▶ What you should do:
Can you repeat the rows word for word, from the line with "What is the distance of pixel" up to and including the last line of the rows, and leave the pictures out of your answer?

Entries on spatial positioning:
'''

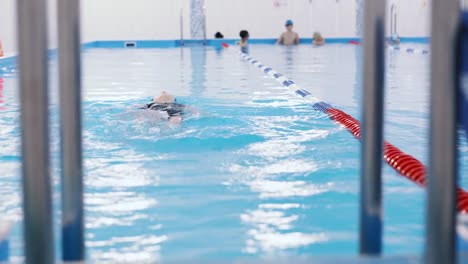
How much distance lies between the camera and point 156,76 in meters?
10.0

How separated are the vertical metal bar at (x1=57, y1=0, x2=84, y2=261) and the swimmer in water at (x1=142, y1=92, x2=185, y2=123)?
3.96m

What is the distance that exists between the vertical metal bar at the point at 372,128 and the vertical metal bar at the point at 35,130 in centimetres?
53

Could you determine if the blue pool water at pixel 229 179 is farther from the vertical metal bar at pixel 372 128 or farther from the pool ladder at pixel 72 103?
the vertical metal bar at pixel 372 128

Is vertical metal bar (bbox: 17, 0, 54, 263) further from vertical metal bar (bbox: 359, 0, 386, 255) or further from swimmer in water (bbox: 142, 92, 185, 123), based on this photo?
swimmer in water (bbox: 142, 92, 185, 123)

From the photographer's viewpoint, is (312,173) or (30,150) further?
(312,173)

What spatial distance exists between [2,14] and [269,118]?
10.2 m

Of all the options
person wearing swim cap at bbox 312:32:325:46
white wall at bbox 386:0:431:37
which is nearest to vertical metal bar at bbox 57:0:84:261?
person wearing swim cap at bbox 312:32:325:46

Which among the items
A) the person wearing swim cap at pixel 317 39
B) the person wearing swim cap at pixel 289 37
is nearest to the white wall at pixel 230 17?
the person wearing swim cap at pixel 289 37

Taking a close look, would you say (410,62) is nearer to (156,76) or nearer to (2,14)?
(156,76)

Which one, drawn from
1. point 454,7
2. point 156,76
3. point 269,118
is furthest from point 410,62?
point 454,7

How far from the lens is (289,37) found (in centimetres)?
1984

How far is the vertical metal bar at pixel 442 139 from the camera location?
2.68 ft

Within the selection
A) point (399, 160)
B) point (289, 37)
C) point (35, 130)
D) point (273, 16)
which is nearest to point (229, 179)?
point (399, 160)

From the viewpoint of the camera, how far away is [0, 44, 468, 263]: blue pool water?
2.54 m
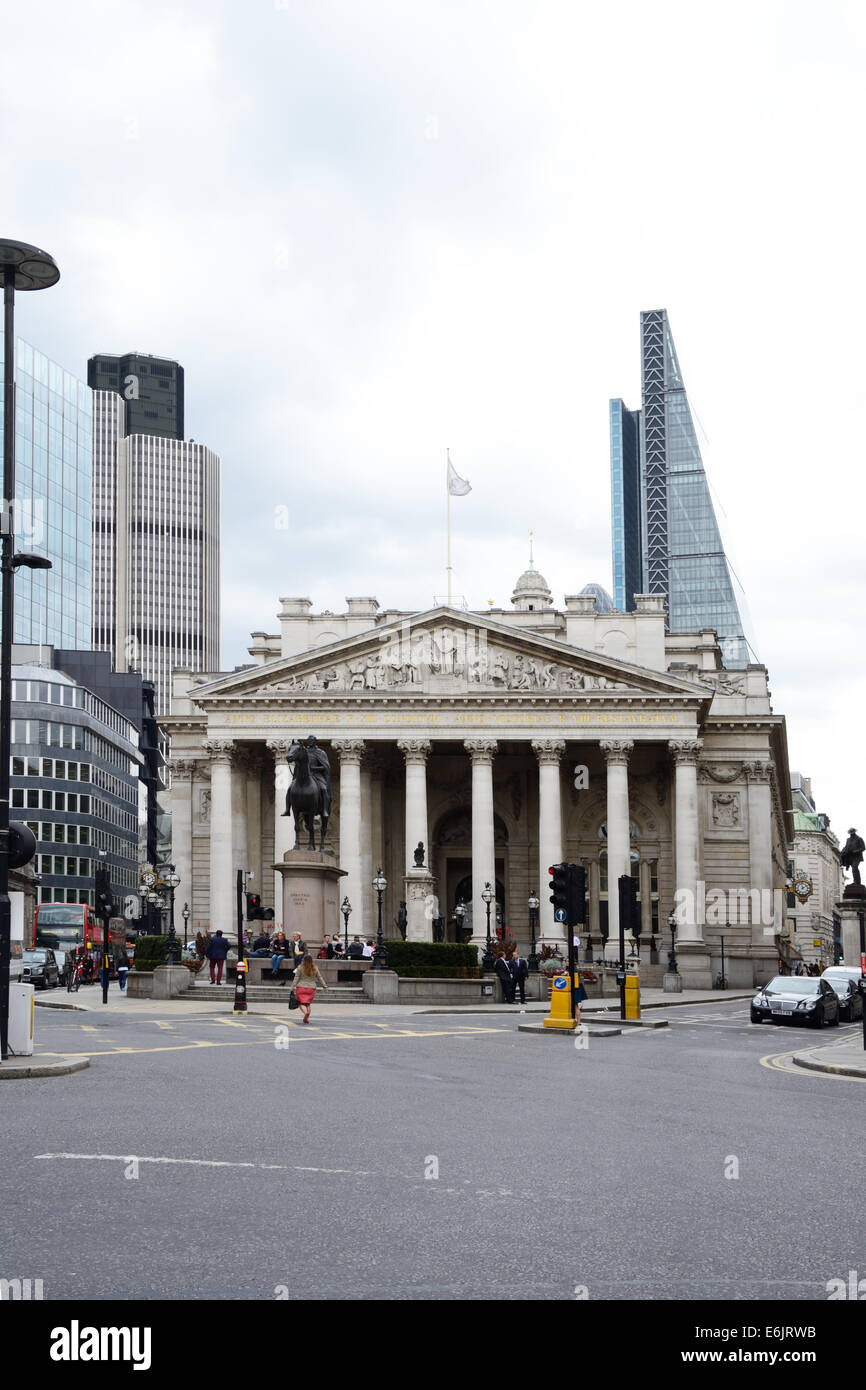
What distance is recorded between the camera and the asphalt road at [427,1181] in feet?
28.8

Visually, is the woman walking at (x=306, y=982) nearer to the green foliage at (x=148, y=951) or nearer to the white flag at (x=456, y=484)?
the green foliage at (x=148, y=951)

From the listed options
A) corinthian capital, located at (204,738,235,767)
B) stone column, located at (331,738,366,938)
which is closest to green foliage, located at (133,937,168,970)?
stone column, located at (331,738,366,938)

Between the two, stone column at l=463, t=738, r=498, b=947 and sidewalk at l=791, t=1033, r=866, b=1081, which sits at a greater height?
stone column at l=463, t=738, r=498, b=947

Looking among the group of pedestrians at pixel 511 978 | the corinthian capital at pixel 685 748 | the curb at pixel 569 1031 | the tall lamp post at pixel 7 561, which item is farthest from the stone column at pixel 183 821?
the tall lamp post at pixel 7 561

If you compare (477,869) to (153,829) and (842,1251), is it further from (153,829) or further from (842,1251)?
(153,829)

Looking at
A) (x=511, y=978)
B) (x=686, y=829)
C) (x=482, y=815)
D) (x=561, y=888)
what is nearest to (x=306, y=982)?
(x=561, y=888)

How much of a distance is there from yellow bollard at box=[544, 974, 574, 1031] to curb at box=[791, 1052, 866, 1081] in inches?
286

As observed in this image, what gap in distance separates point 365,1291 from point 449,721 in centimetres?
7273

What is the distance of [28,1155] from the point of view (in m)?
13.4

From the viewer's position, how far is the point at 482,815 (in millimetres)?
80938

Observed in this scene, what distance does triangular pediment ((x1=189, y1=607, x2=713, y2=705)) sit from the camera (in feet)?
265

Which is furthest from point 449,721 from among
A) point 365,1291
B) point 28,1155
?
point 365,1291

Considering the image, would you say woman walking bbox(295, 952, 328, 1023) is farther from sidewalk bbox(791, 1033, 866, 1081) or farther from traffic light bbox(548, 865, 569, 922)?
sidewalk bbox(791, 1033, 866, 1081)

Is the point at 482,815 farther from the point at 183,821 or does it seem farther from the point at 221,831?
the point at 183,821
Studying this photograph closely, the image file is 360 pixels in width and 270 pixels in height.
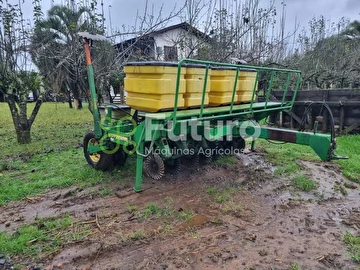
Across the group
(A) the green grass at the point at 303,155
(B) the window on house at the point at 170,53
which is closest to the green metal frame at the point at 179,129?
(A) the green grass at the point at 303,155

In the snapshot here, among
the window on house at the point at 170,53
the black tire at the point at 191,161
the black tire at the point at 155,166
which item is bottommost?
the black tire at the point at 191,161

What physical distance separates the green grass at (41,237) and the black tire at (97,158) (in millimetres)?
1476

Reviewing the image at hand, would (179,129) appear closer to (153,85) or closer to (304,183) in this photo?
(153,85)

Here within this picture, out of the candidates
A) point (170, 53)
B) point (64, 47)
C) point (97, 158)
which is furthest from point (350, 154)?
point (64, 47)

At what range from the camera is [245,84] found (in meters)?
4.76

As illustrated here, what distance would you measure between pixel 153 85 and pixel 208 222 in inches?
71.6

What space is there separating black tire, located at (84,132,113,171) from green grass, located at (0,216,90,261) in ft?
4.84

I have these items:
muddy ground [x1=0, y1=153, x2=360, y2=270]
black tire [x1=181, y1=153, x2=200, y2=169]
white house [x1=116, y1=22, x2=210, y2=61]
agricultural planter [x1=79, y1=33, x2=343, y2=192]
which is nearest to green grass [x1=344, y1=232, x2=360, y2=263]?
muddy ground [x1=0, y1=153, x2=360, y2=270]

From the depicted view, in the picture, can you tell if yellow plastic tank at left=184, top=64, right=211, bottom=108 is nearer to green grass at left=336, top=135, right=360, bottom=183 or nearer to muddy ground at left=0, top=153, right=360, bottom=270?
muddy ground at left=0, top=153, right=360, bottom=270

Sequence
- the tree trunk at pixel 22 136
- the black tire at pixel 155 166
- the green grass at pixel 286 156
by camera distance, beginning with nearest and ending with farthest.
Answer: the black tire at pixel 155 166 < the green grass at pixel 286 156 < the tree trunk at pixel 22 136

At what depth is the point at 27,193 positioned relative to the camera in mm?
4188

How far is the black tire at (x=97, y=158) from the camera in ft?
15.7

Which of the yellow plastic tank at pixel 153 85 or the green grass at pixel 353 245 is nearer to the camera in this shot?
the green grass at pixel 353 245

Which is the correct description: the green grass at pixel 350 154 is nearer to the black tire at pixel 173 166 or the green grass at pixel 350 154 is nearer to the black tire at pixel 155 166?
the black tire at pixel 173 166
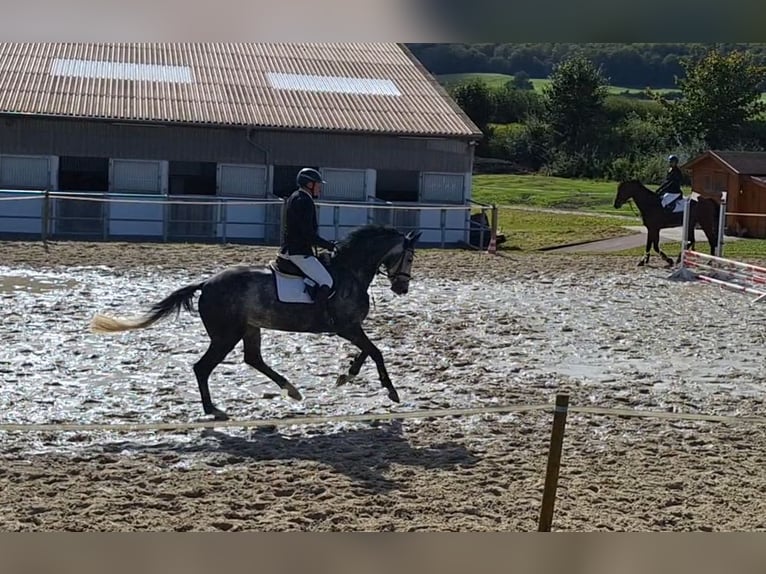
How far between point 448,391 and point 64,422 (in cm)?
227

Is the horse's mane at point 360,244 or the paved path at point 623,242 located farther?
the paved path at point 623,242

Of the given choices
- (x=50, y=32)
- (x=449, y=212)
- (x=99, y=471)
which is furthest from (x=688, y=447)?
(x=449, y=212)

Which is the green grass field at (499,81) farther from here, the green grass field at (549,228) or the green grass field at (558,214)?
the green grass field at (549,228)

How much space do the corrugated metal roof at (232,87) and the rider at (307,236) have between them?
33.5 feet

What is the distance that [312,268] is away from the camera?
576cm

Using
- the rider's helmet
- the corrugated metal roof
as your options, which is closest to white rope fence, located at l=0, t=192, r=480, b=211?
the corrugated metal roof

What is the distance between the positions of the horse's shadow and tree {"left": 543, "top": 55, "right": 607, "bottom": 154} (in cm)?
2002

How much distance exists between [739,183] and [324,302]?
540 inches

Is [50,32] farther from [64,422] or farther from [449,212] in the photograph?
[449,212]

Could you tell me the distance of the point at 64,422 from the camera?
552 cm

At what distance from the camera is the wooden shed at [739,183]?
17609mm

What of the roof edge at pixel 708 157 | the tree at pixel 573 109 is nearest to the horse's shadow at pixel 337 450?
the roof edge at pixel 708 157

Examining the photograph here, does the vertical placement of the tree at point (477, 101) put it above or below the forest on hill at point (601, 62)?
below

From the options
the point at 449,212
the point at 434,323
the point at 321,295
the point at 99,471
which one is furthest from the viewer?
the point at 449,212
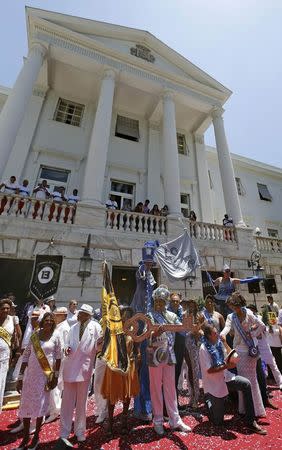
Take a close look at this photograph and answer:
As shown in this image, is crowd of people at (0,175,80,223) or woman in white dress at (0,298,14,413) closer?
woman in white dress at (0,298,14,413)

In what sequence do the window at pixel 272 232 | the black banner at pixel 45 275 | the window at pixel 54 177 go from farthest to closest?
the window at pixel 272 232, the window at pixel 54 177, the black banner at pixel 45 275

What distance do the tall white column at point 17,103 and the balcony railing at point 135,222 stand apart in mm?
4067

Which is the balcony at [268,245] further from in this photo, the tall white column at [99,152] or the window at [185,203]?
the tall white column at [99,152]

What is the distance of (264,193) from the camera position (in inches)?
738

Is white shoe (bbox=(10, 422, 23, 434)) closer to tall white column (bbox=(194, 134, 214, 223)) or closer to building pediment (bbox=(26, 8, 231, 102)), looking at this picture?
tall white column (bbox=(194, 134, 214, 223))

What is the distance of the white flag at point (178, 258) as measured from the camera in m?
7.61

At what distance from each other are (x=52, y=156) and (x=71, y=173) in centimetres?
123

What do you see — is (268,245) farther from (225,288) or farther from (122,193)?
(122,193)

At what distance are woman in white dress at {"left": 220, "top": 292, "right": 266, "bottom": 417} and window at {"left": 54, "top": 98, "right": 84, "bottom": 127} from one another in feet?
41.0

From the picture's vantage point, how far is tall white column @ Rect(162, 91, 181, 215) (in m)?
10.5

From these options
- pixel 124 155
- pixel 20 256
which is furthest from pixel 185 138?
pixel 20 256

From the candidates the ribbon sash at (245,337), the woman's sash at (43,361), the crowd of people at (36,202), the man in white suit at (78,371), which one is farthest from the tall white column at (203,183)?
the woman's sash at (43,361)

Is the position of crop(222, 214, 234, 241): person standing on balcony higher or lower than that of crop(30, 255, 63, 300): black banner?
higher

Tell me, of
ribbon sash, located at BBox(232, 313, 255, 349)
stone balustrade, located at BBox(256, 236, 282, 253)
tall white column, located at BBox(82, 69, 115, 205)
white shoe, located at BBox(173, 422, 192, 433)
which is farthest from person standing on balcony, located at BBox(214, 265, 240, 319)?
stone balustrade, located at BBox(256, 236, 282, 253)
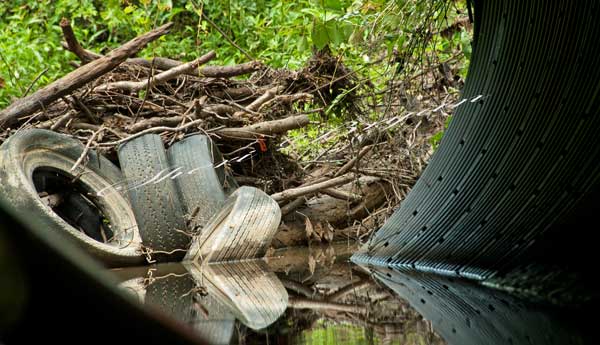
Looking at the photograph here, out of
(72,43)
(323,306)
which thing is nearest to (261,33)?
(72,43)

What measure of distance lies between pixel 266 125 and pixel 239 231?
4.97 ft

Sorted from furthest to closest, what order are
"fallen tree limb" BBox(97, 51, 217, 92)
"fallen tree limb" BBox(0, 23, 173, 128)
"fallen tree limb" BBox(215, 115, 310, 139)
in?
"fallen tree limb" BBox(215, 115, 310, 139) < "fallen tree limb" BBox(97, 51, 217, 92) < "fallen tree limb" BBox(0, 23, 173, 128)

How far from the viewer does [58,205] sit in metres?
6.49

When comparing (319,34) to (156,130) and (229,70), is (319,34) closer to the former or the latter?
(156,130)

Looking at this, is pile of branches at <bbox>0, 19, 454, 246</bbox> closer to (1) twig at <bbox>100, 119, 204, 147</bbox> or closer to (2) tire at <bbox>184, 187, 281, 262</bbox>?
(1) twig at <bbox>100, 119, 204, 147</bbox>

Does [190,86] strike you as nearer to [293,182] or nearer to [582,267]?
[293,182]

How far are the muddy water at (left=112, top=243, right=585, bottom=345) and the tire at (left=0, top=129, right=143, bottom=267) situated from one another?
675mm

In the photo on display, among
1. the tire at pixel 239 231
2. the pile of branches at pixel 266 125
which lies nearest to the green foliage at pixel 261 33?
the pile of branches at pixel 266 125

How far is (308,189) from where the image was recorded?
6984 millimetres

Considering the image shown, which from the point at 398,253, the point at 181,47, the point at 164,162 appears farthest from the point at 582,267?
the point at 181,47

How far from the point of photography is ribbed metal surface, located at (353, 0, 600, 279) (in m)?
3.32

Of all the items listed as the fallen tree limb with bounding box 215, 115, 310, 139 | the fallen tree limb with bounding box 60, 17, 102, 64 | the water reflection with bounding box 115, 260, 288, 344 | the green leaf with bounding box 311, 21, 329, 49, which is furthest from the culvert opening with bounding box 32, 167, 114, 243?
the green leaf with bounding box 311, 21, 329, 49

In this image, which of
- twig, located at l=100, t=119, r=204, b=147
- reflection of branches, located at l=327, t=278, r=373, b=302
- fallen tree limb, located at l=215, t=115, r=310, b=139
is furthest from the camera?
fallen tree limb, located at l=215, t=115, r=310, b=139

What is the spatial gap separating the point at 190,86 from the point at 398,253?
3.09 m
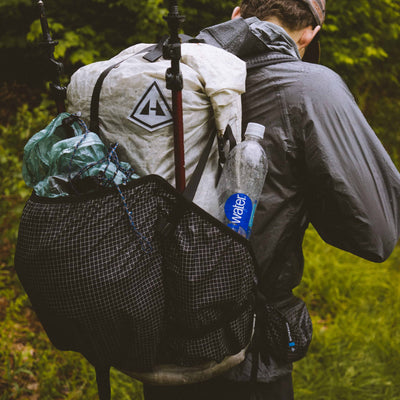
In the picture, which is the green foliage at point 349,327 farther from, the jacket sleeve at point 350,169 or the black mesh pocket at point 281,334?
the jacket sleeve at point 350,169

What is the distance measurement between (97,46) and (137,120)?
4.01 m

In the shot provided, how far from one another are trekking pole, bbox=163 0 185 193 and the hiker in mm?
342

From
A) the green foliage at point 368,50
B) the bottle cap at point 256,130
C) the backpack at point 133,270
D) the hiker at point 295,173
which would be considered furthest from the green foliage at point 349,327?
the green foliage at point 368,50

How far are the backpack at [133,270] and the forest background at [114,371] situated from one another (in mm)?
1798

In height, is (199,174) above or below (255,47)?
below

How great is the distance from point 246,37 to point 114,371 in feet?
8.02

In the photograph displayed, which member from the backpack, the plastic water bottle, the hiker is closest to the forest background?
the hiker

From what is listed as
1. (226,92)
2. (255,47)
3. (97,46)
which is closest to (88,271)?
(226,92)

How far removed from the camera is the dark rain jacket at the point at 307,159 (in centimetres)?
128

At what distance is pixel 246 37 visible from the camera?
1.36m

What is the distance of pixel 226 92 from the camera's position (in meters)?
1.11

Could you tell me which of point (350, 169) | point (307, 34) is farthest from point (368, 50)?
point (350, 169)

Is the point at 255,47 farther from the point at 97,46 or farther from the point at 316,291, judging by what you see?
the point at 97,46

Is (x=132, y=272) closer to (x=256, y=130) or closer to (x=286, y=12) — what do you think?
(x=256, y=130)
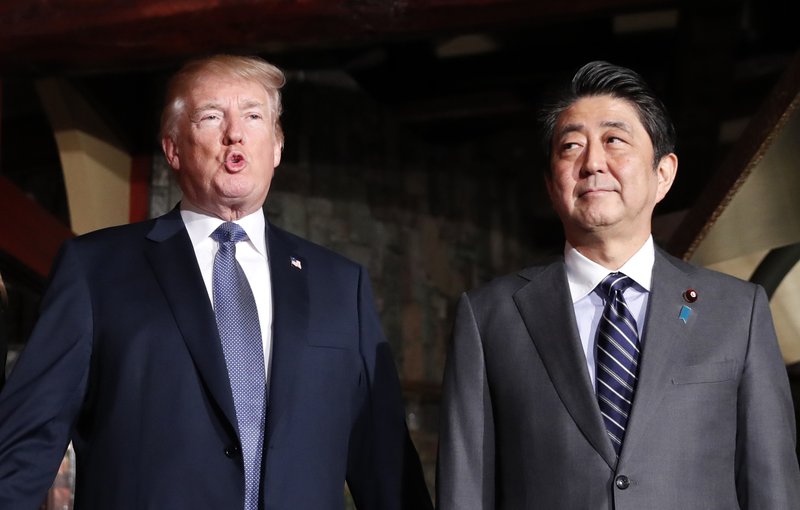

'''

▶ Answer to the exercise:
What is the distance of pixel 226 92 from the camera's position (in meters)?
1.11

Could you tell me which of point (350, 169) | point (307, 34) is farthest from point (368, 50)?
point (350, 169)

Is the point at 255,47 farther from the point at 97,46 or farther from the point at 316,291, judging by what you see?
the point at 97,46

Is (x=132, y=272) closer to (x=256, y=130) or closer to (x=286, y=12) — what do you think?
(x=256, y=130)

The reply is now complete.